Cancer antigen-125 and risk of atrial fibrillation: a systematic review and meta-analysis

Heart Asia. 2018 Jan 7;10(1):e010970. doi: 10.1136/heartasia-2017-010970. eCollection 2018.


Background: Cancer antigen-125 (Ca-125) is traditionally recognised as a tumour marker and its role in cardiovascular diseases has been studied only in recent years. Whether Ca-125 is elevated in patients with atrial fibrillation (AF) and its levels predict the risk of AF remains controversial.

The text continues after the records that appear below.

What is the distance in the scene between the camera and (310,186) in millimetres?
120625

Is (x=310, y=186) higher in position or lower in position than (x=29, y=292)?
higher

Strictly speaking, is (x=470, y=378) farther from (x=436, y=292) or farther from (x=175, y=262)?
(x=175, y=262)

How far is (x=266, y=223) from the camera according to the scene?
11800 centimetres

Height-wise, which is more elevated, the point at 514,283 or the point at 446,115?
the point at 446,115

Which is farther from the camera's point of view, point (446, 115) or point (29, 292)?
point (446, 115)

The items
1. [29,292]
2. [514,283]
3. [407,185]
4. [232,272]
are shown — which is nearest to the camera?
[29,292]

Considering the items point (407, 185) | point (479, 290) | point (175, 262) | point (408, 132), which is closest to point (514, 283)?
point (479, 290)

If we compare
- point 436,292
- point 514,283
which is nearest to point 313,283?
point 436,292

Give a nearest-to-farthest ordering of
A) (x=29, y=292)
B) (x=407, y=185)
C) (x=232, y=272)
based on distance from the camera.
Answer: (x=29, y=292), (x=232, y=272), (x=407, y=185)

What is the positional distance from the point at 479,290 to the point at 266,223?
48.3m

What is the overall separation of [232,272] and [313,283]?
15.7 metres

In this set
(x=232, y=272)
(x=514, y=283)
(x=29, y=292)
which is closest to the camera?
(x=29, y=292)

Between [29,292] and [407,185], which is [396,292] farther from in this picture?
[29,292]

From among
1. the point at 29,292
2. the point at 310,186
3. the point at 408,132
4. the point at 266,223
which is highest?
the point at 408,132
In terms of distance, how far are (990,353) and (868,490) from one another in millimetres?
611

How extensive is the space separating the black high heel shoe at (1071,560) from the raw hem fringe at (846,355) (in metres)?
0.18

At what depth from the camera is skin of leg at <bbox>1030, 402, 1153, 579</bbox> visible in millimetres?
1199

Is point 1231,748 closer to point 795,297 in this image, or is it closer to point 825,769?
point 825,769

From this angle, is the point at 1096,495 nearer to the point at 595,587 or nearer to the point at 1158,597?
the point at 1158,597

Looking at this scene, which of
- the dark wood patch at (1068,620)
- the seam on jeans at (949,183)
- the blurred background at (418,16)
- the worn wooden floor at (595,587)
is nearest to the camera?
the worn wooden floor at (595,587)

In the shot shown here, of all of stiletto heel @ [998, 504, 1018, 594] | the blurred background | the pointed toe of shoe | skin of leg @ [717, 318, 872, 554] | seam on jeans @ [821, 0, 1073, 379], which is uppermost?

Therefore, we conducted a systematic review and meta-analysis of the association between Ca-125 levels and AF.

Methods: PubMed and EMBASE databases were searched until 1 June 2017 for studies that evaluated the association between Ca-125 and AF. Inclusion criteria included studies that compare Ca-125 in patients with and without AF, or those reporting HRs/ORs for risk of AF stratified by Ca-125 levels.

Results: A total of 39 entries were retrieved from the databases, of which 10 studies were included in the final meta-analysis. Ca-125 was significantly higher in patients with AF compared with those in sinus rhythm (mean difference=16 U/mL, 95% CI 2 to 30 U/mL, P<0.05; I2: 98%). Ca-125 significantly increased the risk of AF (HR: 1.39, 95% CI 1.06 to 1.82, P<0.05; I2: 84%).

Conclusion: Ca-125 was significantly higher in patients with AF than in those in sinus rhythm, and high Ca-125 is predictive of AF occurrence. However, the high heterogeneity observed means there is an uncertainty in the relationship between Ca-125 and AF, which needs to be confirmed by larger prospective studies.

Keywords: arrhythmias; atrial fibrillation; risk stratification.